I’m sure this comment will be decried for displaying the same female attitude as that being caricatured in the piece itself, but the argument here seems to be that if we want male vulnerability, we have to accept male misogyny. Men would rather be silent (and comfort themselves with the cape of silenced victimhood) than change. Many readers may well find misogyny unpalatable (though there is also a growing and increasingly mainstream market for misogyny, if not yet in literary fiction), and to cast that as some kind of snobbery or prudishness is wilfully reductive. It should be unremarkable that hatred and dehumanisation are unpalatable. Has the writer tried to put himself in the shoes of the women who make up the vast majority of editors, agents and readers, and imagine how it would feel to trawl through pages of that kind of hatred? Would he expect members of any other group to do so without turning a hair?
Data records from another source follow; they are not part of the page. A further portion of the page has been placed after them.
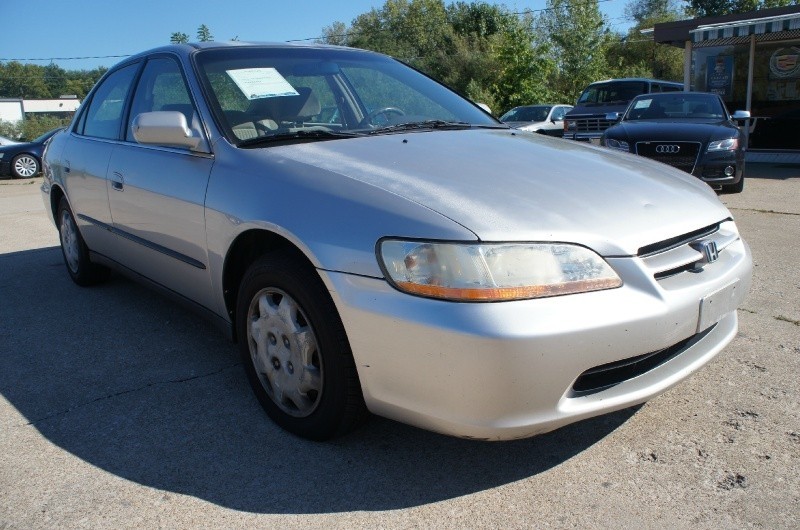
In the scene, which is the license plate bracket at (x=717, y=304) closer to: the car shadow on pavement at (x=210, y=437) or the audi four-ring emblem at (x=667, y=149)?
the car shadow on pavement at (x=210, y=437)

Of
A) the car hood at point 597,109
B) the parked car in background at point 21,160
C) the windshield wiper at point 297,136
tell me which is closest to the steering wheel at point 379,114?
the windshield wiper at point 297,136

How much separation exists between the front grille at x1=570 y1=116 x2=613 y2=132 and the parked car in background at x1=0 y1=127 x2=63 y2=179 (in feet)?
41.6

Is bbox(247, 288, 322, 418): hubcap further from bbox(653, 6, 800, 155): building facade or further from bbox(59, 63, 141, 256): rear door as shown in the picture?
bbox(653, 6, 800, 155): building facade

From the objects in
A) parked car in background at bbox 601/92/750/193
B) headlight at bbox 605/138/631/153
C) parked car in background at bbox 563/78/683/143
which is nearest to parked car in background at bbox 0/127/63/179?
parked car in background at bbox 563/78/683/143

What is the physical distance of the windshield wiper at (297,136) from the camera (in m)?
3.07

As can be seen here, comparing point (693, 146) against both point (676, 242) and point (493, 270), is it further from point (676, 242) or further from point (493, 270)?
point (493, 270)

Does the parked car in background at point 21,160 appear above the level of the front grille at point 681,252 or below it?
below

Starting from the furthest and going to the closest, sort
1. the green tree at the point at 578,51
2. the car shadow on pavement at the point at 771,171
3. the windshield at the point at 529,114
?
the green tree at the point at 578,51
the windshield at the point at 529,114
the car shadow on pavement at the point at 771,171

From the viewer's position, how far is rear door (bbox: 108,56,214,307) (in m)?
3.18

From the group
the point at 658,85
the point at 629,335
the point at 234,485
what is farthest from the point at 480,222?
the point at 658,85

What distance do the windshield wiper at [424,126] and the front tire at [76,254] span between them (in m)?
2.59

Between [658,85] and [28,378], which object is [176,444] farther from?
[658,85]

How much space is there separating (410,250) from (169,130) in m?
1.46

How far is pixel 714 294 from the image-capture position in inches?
99.7
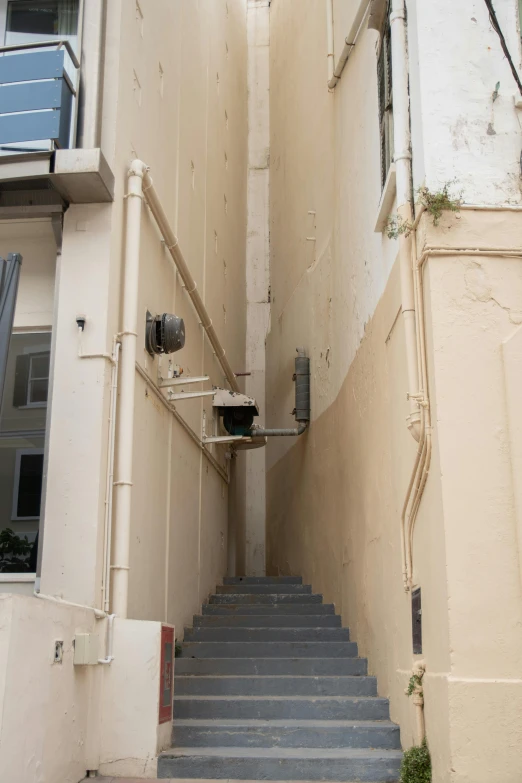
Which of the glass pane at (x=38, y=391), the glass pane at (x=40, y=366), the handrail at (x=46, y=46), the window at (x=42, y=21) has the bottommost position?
the glass pane at (x=38, y=391)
It’s too easy to cast anything that might be labelled “woke” as shallow and insincere. There are good reasons many readers have turned away from certain kinds of voices. It’s not just peevishness. It may hurt some writers’ feelings/ they may experience it as rejection, but sometimes rejection is a good opportunity for self-reflection.

For what it’s worth, I run a writing group (mainly amateur) with a roughly fifty-fifty gender balance. About half the men who submit do submit sci-fi, but about half submit what would probably count as sadboy. Elements of both have been misogynistic (and when that’s been the case, it’s been critiqued as frankly bad writing: flat, stereotypical characterisation, motivations that lack credibility, gratuitousness), but far from all of it has been. If the writer does think that if we want male vulnerability, we have to accept male misogyny, he’s telling on himself. Not all men hate women. But perhaps many of those railing against their rejection by the female dominated publishing industry do.